What is being asked:
Reproduce the passage of the model selection example below between "y = yTrue +" and "to the response.", inclusive.

Page:
The HPREG Procedure

Example 12.1 Model Selection with Validation

This example is based on the example Using Validation and Cross Validation in the documentation for the GLMSELECT procedure in the SAS/STAT User's Guide. This example shows how you can use validation data to monitor and control variable selection. It also demonstrates the use of split classification variables.

The following DATA step produces analysis data that contains a variable that you can use to assign observations to the training, validation, and testing roles. In this case, each role has 5,000 observations.

  
 data analysisData;
    drop i j c3Num;
    length c3$ 7;

    array x{20} x1-x20;

    do i=1 to 15000;
       do j=1 to 20;
          x{j} = ranuni(1);
       end;

       c1 = 1 + mod(i,8);
       c2 = ranbin(1,3,.6); 
  
       if      i < 50   then do; c3 = 'tiny';     c3Num=1;end;
       else if i < 250  then do; c3 = 'small';    c3Num=1;end;
       else if i < 600  then do; c3 = 'average';  c3Num=2;end;
       else if i < 1200 then do; c3 = 'big';      c3Num=3;end;
       else                  do; c3 = 'huge';     c3Num=5;end;  

       yTrue = 10 + x1 + 2*x5 + 3*x10 + 4*x20  + 3*x1*x7 + 8*x6*x7
                  + 5*(c1=3)*c3Num + 8*(c1=7);

       error = 5*rannor(1);
      
       y = yTrue + error;
     
            if mod(i,3)=1 then Role = 'TRAIN';
       else if mod(i,3)=2 then Role = 'VAL';
       else                    Role = 'TEST';
       
       output;
   end;
 run;  

By construction, the true model consists of main effects x1, x5, x10, x20, and c1 and interaction effects x1*x7, x6*x7, and c1*c3. Furthermore, you can see that only levels 3 and 7 of the classification variable c1 are systematically related to the response.

Recorded information:

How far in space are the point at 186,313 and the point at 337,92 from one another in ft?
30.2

Exercise response:
y = yTrue + error;
     
            if mod(i,3)=1 then Role = 'TRAIN';
       else if mod(i,3)=2 then Role = 'VAL';
       else                    Role = 'TEST';
       
       output;
   end;
 run;  

By construction, the true model consists of main effects x1, x5, x10, x20, and c1 and interaction effects x1*x7, x6*x7, and c1*c3. Furthermore, you can see that only levels 3 and 7 of the classification variable c1 are systematically related to the response.